Operation Wedge
Something the CIA left in the trash

 

 

 

Hope is a great falsifier -- Baltasar Gracian

The long and the short of it

Operation History

 
On July 3rd 1989 there was a secret meeting at the Czechoslovak Ministry of Interior that ordered:

to recruit anywhere from 500 to 50 thousand people [preferably from the workers' level - i.e., those of communist background] to file petitions ...  and to organize 'opposition' inside independent groups....

[Editor's note: The Czech nation could never rise up against the communists by itself. A revolution was next to impossible for ordinary people to start. These petitions had to be done so the Perestroika could begin in Czechoslovakia.  Ordinary people back then had no interest or will to start any kind of revolt against the communist regime. They are not even capable of this now, under a looser system of control.]
 
 
07-24-1989 
Another secret meeting at the FMI of Czechoslovakia:
 
1) It ordered the coordination of all operations [regarding the Velvet Revolution] with the Fifth Directorate of the KGB. [According to Petr Cibulka, this directorate was responsible for the "dissidents"].
 
2) It also ordered a cutoff of all communications between the "uncontrolled" remaining anti-communist opposition and any foreign entity or organization. 

As a KGB defector predicted

Former KGB Major Anatoliy Golitysn wrote in 1984, anticipating the transformation of Eastern Europe: "If 'liberalization' is successful and accepted in the West as genuine, it may well be followed by the apparent withdrawal of one or more communist countries from the Warsaw Pact to serve as a model of a 'neutral' socialist state for the whole of Europe to follow.

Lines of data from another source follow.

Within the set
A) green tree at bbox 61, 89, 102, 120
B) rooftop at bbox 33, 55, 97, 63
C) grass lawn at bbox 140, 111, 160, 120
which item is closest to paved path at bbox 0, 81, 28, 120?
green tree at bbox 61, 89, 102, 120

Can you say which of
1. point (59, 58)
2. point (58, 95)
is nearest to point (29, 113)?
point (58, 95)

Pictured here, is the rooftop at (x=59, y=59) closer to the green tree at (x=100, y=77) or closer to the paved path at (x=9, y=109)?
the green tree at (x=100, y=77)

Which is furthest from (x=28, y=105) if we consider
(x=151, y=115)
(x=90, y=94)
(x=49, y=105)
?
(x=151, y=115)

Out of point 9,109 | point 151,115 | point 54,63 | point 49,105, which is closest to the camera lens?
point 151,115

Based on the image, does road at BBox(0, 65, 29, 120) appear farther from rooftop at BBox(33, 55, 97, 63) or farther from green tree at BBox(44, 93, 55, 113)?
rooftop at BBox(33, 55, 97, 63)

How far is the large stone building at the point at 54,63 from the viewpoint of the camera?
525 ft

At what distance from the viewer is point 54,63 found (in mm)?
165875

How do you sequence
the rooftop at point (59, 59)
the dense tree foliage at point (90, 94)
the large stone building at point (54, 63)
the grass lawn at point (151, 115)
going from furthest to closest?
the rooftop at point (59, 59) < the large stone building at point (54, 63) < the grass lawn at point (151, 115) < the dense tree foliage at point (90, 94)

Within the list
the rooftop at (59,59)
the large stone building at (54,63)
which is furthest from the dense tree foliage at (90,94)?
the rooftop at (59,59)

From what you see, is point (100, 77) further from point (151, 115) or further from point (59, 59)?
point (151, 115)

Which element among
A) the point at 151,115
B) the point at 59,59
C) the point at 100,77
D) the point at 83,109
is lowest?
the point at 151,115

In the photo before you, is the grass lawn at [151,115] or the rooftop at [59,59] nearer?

Some 'dissidents' are already speaking in these terms."

Golitsyn later explained, "It is through flexible maneuvers such as these that the ruling communist parties, in contrast with the damaging rigidities of their performances during the Stalinist period, will provide the international communist movement with ... strategic backing...." 

 
Additional notes from Jan Malina
 
According to Petr Cibulka, true dissidents were locked up on trumped up charges [the police had no reason to arrest Petr in 1989] so that Civic Forum wouldn't have a problem in the leadership during the first days of the "revolution".
 
Because of this, Havel & Company. had no problem assuming the leadership of Civic Forum while Petr and others were never let inside the leading circles. 
 
Petr in his book describes how he was allowed to speak only once in front of the people. This happened in Prague, and from that time on Civic Forum's leadership wouldn't let him anywhere near a microphone.
 
In his book there are pictures of old commie agents around Petr. These agents were pretending to be friends but in reality they were keeping an eye on Petr.
 
Readers are encouraged to consult Miroslav Dolejsi's analysis of the "Velvet Revolution." Consider a few of his points:
 
  1. There was an independent student investigation of police brutality during the November 17th 1989 demonstrations in Prague.
  2. Havel never published this investigation's report, and neither did anyone else.
  3. Dolejsi points out that the leadership of Civic Forum consisted mainly in people who were tied to the "former" communist regime; for example, Petr Pithart whose father used to be Czechoslovak communist ambassador to France until 1968.
  4. Also there are more names, including Klaus, Dienstbier and also the most significant point of all: Havel let a known communist agent and a member of the communist party, Calfa, to be part of Havel's Civic Forum and his new government.
  5. Calfa was later forced out but it was significant back then that Havel, supposedly anti-communist, let this known commie inside the government Havel himself was forming.